#### Texte à lire:

******

Un licenciement sera considéré comme discriminatoire et abusif, au sens de la LEg, s’il est donné suite aux déclarations de l’employée de vouloir des enfants ou se marier. Un congé peut être considéré comme abusif lorsqu’il est donné car le travailleur fait valoir de bonne foi des prétentions résultant du contrat de travail. Tel est le cas notamment lorsqu’une jeune mère fait usage de son droit au congé d’allaitement prévu par l’article 35a LTr. De même, lorsque l’employée voit son contrat de travail résilié car elle s’est plainte de harcèlement sexuel subi sur son lieu de travail, le licenciement pourra être considéré comme abusif et discriminatoire. L’employé victime d’une résiliation abusive peut se voir octroyer par le juge une indemnité d’un montant maximal de six mois de salaire.

Egalité de traitement Suisse-UE

Selon l’article 9 alinéa 1 de l’Annexe I de l’accord sur la libre circulation des personnes (ALCP), un travailleur ressortissant européen ne peut être traité différemment des collaborateurs nationaux en raison de sa nationalité notamment en matière de rémunération. Cette interdiction de discrimination est directement applicable dans les rapports entre employeurs et employés. Cette disposition est de nature impérative et l’employé ne peut pas y renoncer. L’employeur ne peut pas verser un salaire moins élevé à un frontalier en invoquant son pouvoir d’achat plus élevé. Cette mesure est discriminatoire car elle se base uniquement sur le domicile du collaborateur ce qui a pour effet de toucher directement les ressortissants de l’UE/AELE. Elle est ainsi contraire à l’ALCP. De plus, la fluctuation du taux de change fait partie du risque d’entreprise. Une mesure de l’employeur qui fait supporter un tel risque à un employé est illicite au sens de l’article 324 CO. Le versement du salaire en euros aux frontaliers est une discrimination indirecte qui est prohibée par l’ALCP. Cependant, dans deux cas exceptionnels, le Tribunal fédéral a rejeté les prétentions de travailleurs frontaliers ayant reçu leur salaire en euros. Suite à de graves difficultés économiques dues à la crise du franc fort, les entreprises avaient décidé de payer les salaires des frontaliers en euros afin de sauvegarder leurs emplois.

******

#### Consignes de travail:
**1)** Reproduisez, dans le texte sur la discrimination au travail, le passage qui s'ouvre sur les mots contenant « Un licenciement sera » et se ferme sur « mois de salaire. ».
**2)** Reprenez le texte sur la discrimination au travail à la suite de sa dernière phrase et rédigez-en la suite.

#### Données brutes:
******

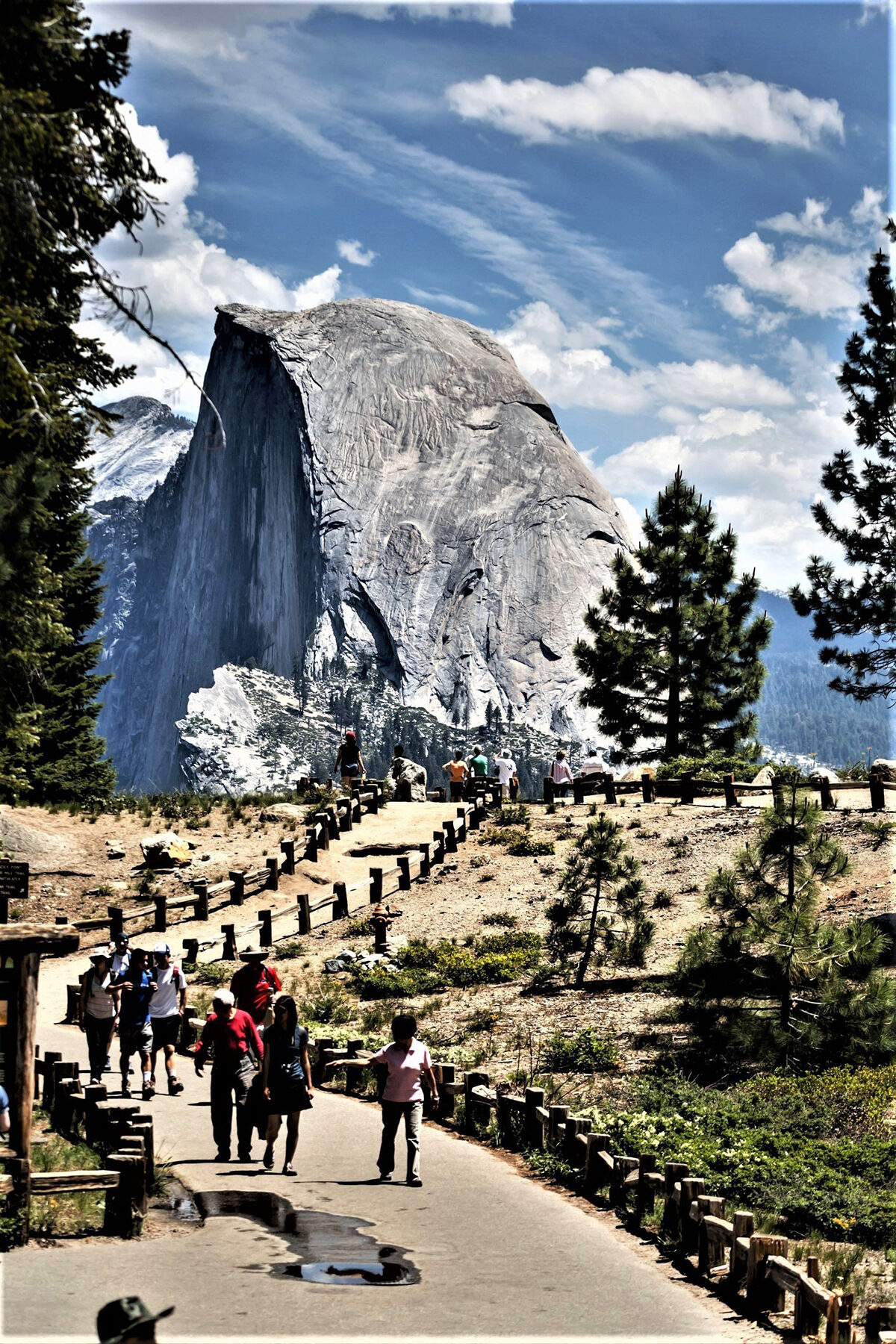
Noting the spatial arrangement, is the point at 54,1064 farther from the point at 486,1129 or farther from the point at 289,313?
the point at 289,313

******

#### Résultats de l'exercice:
**1)**
Un licenciement sera considéré comme discriminatoire et abusif, au sens de la LEg, s’il est donné suite aux déclarations de l’employée de vouloir des enfants ou se marier. Un congé peut être considéré comme abusif lorsqu’il est donné car le travailleur fait valoir de bonne foi des prétentions résultant du contrat de travail. Tel est le cas notamment lorsqu’une jeune mère fait usage de son droit au congé d’allaitement prévu par l’article 35a LTr. De même, lorsque l’employée voit son contrat de travail résilié car elle s’est plainte de harcèlement sexuel subi sur son lieu de travail, le licenciement pourra être considéré comme abusif et discriminatoire. L’employé victime d’une résiliation abusive peut se voir octroyer par le juge une indemnité d’un montant maximal de six mois de salaire.

**2)**
Les deux entreprises ont payé le salaire en euros à un taux de change fictif, ce qui a entraîné une diminution notable de la rémunération des frontaliers par rapport aux ressortissants suisses. Les travailleurs avaient signé la modification du contrat. Ils avaient perçu leur salaire en euros pendant plusieurs années et ne l’ont contesté qu’après la résiliation de leur contrat de travail. Le Tribunal fédéral a considéré que, dans ces circonstances très particulières, il était abusif pour les employés d’exiger rétroactivement le paiement de la différence de salaire.